Files and File system Security

and File system Security
A few minutes of preparation and planning ahead before putting your systems online
can help to protect them and the data stored on them.
• There should never be a reason for users’ home directories to allow SUID/SGID
programs to be run from there. Use the nosuid option in /etc/fstab for partitions
that are writable by others than root. You may also wish to use nodev and noexec
on users’ home partitions, as well as /var, thus prohibiting execution of programs,
and creation of character or block devices, which should never be necessary anyway.

• If you are exporting file-systems using NFS, be sure to configure /etc/exports
with the most restrictive access possible. This means not using wild cards, not allowing
root write access, and exporting read-only wherever possible.
• Configure your users’ file-creation umask to be as restrictive as possible. See the
Section called Umask Settings.
• If you are mounting file systems using a network file system such as NFS, be sure
to configure /etc/exports with suitable restrictions. Typically, using ‘nodev’, ‘nosuid’,
and perhaps ‘noexec’, are desirable.
• Set file system limits instead of allowing unlimited as is the default. You
can control the per-user limits using the resource-limits PAM module and
/etc/pam.d/limits.conf. For example, limits for group users might look like
this:
@users hard core 0
@users hard nproc 50
@users hard rss 5000
This says to prohibit the creation of core files, restrict the number of processes to
50, and restrict memory usage per user to 5M.
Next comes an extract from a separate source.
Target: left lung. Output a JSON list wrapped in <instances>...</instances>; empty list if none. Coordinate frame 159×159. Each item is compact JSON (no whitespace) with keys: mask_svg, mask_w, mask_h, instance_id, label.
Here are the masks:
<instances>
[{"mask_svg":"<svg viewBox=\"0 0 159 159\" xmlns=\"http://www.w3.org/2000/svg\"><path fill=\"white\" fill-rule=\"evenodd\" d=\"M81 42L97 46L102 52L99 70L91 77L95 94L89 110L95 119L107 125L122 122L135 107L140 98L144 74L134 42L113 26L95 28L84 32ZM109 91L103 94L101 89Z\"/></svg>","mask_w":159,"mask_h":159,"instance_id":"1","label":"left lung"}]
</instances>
You can also use the /etc/login.defs configuration file to set the same limits.
• The /var/log/wtmp and /var/run/utmp files contain the login records for all users
on your system. Their integrity must be maintained because they can be used to
determine when and from where a user (or potential intruder) has entered your
system. These files should also have 644 permissions, without affecting normal
system operation.
• The immutable bit can be used to prevent accidentally deleting or overwriting a
file that must be protected. It also prevents someone from creating a hard link to
the file. See the chattr(1) man page for information on the immutable bit.
• SUID and SGID files on your system are a potential security risk, and should be
monitored closely. Because these programs grant special privileges to the user who
is executing them, it is necessary to ensure that insecure programs are not installed.
A favorite trick of crackers is to exploit SUID-root programs, then leave a SUID
program as a back door to get in the next time, even if the original hole is plugged.
Find all SUID/SGID programs on your system, and keep track of what they are,
so you are aware of any changes which could indicate a potential intruder. Use the
following command to find all SUID/SGID programs on your system:
root# find / -type f \( -perm -04000 -o -perm -02000 \)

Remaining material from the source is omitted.